** Start of Extracted material **
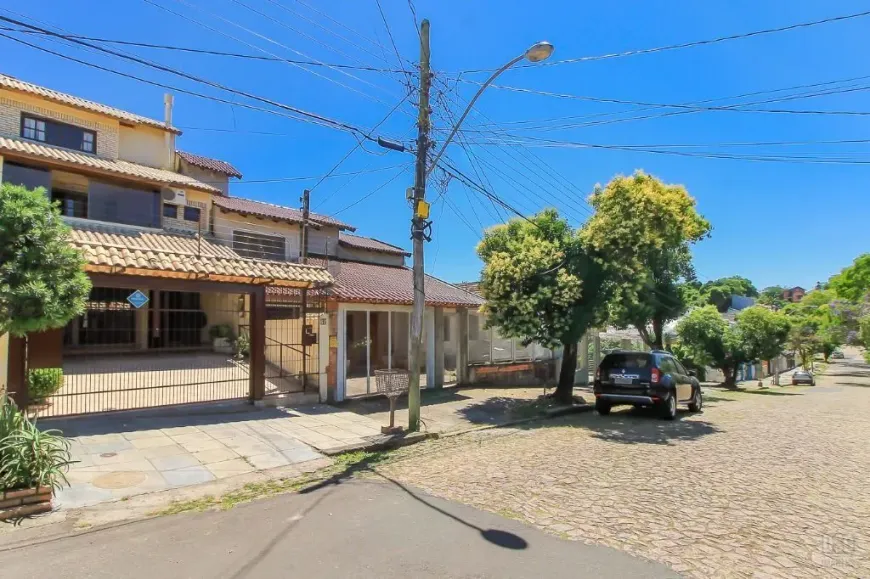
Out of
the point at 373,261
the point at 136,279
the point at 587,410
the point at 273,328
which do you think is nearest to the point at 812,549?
the point at 587,410

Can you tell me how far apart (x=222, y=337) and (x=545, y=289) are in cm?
1334

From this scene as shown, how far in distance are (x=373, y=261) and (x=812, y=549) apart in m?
24.0

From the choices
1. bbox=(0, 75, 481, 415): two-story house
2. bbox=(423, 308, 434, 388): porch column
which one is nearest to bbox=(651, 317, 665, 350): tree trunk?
bbox=(0, 75, 481, 415): two-story house

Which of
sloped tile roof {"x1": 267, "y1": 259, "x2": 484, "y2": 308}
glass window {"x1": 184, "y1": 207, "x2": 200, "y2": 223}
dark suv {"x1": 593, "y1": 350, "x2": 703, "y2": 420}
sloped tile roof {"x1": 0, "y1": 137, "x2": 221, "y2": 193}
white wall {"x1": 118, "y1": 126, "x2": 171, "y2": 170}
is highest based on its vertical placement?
white wall {"x1": 118, "y1": 126, "x2": 171, "y2": 170}

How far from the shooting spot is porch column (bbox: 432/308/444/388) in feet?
52.6

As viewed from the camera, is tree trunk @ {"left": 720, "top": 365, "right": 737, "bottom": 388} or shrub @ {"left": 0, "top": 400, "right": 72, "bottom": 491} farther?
tree trunk @ {"left": 720, "top": 365, "right": 737, "bottom": 388}

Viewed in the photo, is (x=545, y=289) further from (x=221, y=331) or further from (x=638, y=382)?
(x=221, y=331)

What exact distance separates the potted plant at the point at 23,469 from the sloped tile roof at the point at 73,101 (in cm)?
1724

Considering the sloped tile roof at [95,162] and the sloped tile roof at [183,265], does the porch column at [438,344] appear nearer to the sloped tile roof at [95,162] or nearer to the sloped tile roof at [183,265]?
the sloped tile roof at [183,265]

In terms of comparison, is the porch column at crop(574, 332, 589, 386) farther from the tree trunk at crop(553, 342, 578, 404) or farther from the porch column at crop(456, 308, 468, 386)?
the tree trunk at crop(553, 342, 578, 404)

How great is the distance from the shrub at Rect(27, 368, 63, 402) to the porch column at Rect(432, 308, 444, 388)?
9733 mm

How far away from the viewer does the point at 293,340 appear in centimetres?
1358

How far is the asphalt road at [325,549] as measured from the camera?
159 inches

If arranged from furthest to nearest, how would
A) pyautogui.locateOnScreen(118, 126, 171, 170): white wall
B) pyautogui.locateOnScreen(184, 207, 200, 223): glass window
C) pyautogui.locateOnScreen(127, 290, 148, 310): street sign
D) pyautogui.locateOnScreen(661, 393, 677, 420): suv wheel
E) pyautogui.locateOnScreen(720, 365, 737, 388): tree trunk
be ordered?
1. pyautogui.locateOnScreen(720, 365, 737, 388): tree trunk
2. pyautogui.locateOnScreen(118, 126, 171, 170): white wall
3. pyautogui.locateOnScreen(184, 207, 200, 223): glass window
4. pyautogui.locateOnScreen(661, 393, 677, 420): suv wheel
5. pyautogui.locateOnScreen(127, 290, 148, 310): street sign
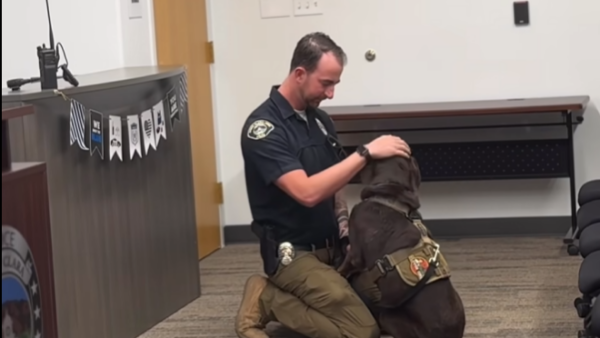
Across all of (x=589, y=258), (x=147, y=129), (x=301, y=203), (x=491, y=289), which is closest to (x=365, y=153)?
(x=301, y=203)

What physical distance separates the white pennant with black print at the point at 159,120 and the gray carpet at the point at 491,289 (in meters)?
0.77

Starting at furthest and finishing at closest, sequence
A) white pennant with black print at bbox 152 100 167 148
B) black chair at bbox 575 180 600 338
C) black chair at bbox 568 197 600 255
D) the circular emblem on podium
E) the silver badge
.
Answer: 1. white pennant with black print at bbox 152 100 167 148
2. black chair at bbox 568 197 600 255
3. the silver badge
4. black chair at bbox 575 180 600 338
5. the circular emblem on podium

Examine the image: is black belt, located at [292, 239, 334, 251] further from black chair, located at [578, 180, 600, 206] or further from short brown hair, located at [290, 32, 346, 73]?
black chair, located at [578, 180, 600, 206]

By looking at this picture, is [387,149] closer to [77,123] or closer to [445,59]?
[77,123]

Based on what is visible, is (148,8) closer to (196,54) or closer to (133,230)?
(196,54)

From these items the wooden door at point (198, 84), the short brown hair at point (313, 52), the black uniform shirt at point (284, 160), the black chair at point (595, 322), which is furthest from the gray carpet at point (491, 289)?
the short brown hair at point (313, 52)

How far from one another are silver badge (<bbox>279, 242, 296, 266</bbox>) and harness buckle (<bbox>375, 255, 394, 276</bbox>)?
45 centimetres

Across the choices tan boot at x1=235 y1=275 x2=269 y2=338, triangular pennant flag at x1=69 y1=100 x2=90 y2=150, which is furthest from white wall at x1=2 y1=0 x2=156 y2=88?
tan boot at x1=235 y1=275 x2=269 y2=338

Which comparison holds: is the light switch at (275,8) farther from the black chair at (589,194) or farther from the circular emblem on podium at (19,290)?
the circular emblem on podium at (19,290)

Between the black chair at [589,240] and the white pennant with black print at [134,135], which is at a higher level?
the white pennant with black print at [134,135]

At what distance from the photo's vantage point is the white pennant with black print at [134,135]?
340cm

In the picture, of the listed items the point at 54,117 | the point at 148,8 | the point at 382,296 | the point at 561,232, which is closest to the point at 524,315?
the point at 382,296

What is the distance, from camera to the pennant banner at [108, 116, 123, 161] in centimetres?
328

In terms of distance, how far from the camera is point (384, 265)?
9.32ft
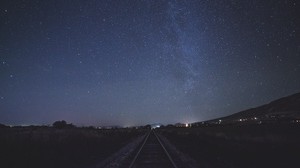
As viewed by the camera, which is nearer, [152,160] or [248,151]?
[152,160]

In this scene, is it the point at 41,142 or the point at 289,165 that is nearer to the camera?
the point at 289,165

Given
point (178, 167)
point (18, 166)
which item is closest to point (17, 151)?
point (18, 166)

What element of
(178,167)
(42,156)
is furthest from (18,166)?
(178,167)

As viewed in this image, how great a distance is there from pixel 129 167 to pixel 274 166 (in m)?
6.15

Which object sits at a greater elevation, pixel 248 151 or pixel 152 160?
pixel 248 151

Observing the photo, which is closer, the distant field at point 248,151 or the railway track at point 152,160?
the railway track at point 152,160

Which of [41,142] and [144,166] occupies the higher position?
[41,142]

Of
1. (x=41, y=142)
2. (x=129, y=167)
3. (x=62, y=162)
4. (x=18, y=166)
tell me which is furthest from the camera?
(x=41, y=142)

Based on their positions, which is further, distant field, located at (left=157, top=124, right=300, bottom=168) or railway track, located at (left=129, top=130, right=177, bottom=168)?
distant field, located at (left=157, top=124, right=300, bottom=168)

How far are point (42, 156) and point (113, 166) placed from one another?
425 cm

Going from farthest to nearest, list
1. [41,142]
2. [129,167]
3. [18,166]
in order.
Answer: [41,142], [129,167], [18,166]

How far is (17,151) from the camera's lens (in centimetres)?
1688

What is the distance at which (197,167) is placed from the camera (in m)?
14.2

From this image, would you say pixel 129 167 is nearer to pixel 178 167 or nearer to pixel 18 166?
pixel 178 167
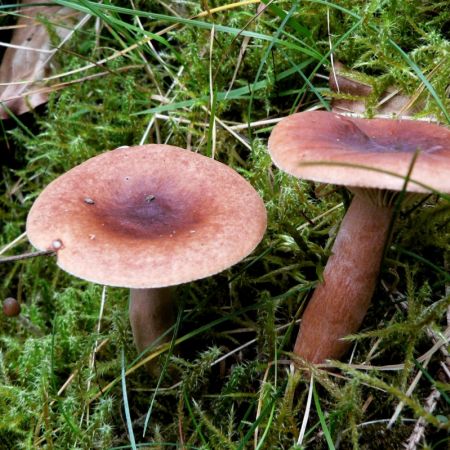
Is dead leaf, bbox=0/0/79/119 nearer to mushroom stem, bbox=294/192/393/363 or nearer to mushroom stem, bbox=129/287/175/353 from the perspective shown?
mushroom stem, bbox=129/287/175/353

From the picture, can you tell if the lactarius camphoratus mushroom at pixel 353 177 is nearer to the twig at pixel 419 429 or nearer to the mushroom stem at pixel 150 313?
the twig at pixel 419 429

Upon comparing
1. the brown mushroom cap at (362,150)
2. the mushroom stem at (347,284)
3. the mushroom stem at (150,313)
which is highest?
the brown mushroom cap at (362,150)

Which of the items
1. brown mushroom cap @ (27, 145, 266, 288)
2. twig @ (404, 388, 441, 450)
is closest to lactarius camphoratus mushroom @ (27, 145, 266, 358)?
brown mushroom cap @ (27, 145, 266, 288)

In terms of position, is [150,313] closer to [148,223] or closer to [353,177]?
[148,223]

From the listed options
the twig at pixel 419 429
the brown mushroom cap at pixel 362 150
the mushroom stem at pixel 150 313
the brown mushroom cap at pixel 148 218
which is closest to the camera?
the brown mushroom cap at pixel 362 150

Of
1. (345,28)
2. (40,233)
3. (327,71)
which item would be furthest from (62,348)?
(345,28)

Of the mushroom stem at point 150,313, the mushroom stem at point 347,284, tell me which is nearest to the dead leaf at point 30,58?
the mushroom stem at point 150,313

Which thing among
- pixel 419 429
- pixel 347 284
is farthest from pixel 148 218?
pixel 419 429

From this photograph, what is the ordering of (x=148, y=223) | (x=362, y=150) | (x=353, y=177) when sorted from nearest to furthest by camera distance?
1. (x=353, y=177)
2. (x=362, y=150)
3. (x=148, y=223)

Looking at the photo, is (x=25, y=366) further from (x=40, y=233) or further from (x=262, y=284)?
(x=262, y=284)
** End of Extracted material **
**Problem requirements:** Repeat exactly the lines starting at the line with "From the picture, can" and ending with the final line of the entries. Include nothing else.

**Full output:**
From the picture, can you tell if the lactarius camphoratus mushroom at pixel 353 177 is nearer to the twig at pixel 419 429 or nearer to the mushroom stem at pixel 150 313?
the twig at pixel 419 429

Upon comparing
1. the brown mushroom cap at (362,150)
2. the mushroom stem at (347,284)
3. the mushroom stem at (150,313)
which is highest?
the brown mushroom cap at (362,150)

Which of the items
1. brown mushroom cap @ (27, 145, 266, 288)
2. twig @ (404, 388, 441, 450)
is closest to lactarius camphoratus mushroom @ (27, 145, 266, 358)?
brown mushroom cap @ (27, 145, 266, 288)

In terms of position, is [150,313] closer to [148,223] or closer to [353,177]?
[148,223]

From the listed options
the twig at pixel 419 429
the brown mushroom cap at pixel 362 150
the mushroom stem at pixel 150 313
the brown mushroom cap at pixel 148 218
which is closest to the camera?
the brown mushroom cap at pixel 362 150

Of
1. (345,28)
2. (40,233)
3. (327,71)
which item would be furthest from (62,348)?
(345,28)

Of the mushroom stem at point 150,313, the mushroom stem at point 347,284, tell me which is nearest to the dead leaf at point 30,58?
the mushroom stem at point 150,313

Which thing among
- pixel 419 429
- pixel 347 284
is farthest from pixel 148 218?
pixel 419 429

From this photograph, what is the ordering of (x=148, y=223) | (x=362, y=150) | (x=353, y=177) when sorted from nearest to furthest by camera distance?
1. (x=353, y=177)
2. (x=362, y=150)
3. (x=148, y=223)

Looking at the photo, is (x=25, y=366) further from (x=40, y=233) or further from (x=262, y=284)?
(x=262, y=284)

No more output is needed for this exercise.